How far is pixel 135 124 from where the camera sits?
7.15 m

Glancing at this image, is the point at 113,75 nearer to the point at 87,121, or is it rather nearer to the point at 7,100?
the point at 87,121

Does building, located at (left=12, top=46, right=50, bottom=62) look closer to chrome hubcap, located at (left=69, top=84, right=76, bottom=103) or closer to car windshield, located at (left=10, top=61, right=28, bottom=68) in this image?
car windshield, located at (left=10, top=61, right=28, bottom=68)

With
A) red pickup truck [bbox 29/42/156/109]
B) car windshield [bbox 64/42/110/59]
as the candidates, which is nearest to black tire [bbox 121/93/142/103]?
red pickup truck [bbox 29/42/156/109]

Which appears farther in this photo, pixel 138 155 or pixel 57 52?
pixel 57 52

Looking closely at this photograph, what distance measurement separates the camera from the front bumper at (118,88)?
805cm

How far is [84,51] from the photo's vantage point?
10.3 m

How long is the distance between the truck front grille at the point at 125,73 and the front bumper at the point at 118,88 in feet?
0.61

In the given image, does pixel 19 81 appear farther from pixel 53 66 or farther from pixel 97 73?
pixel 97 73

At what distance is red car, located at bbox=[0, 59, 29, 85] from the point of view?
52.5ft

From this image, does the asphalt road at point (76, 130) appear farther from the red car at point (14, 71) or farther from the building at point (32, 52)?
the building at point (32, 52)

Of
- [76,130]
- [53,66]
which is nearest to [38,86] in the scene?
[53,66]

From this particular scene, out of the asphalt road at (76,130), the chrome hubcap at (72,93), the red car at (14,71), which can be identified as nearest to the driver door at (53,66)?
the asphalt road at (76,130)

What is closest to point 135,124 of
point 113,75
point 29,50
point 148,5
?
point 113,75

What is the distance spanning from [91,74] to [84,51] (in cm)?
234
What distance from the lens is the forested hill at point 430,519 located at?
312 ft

▸ Exercise directions
Copy the stretch of items from the line containing "How long is" through the end of the items, reproducing every line without changes.

▸ Response
How long is the distance between the truck front grille at the point at 125,73 and the front bumper at the point at 118,88 in feet?
0.61

In the given image, does pixel 19 81 appear farther from pixel 53 66 or farther from pixel 97 73?
pixel 97 73

At what distance is red car, located at bbox=[0, 59, 29, 85] from the point of view?
52.5ft

From this image, does the asphalt road at point (76, 130) appear farther from the red car at point (14, 71) or farther from the building at point (32, 52)?
the building at point (32, 52)

Of
- [76,130]
- [53,66]
which is nearest to [38,86] in the scene?
[53,66]

From this particular scene, out of the asphalt road at (76,130), the chrome hubcap at (72,93), the red car at (14,71), which can be identified as nearest to the driver door at (53,66)?
the asphalt road at (76,130)

What is closest to point 135,124 of
point 113,75
point 29,50
point 148,5
?
point 113,75

What is the distance spanning from [91,74] to [84,51] (in cm)?
234
What distance from the lens is the forested hill at point 430,519 located at?
312 ft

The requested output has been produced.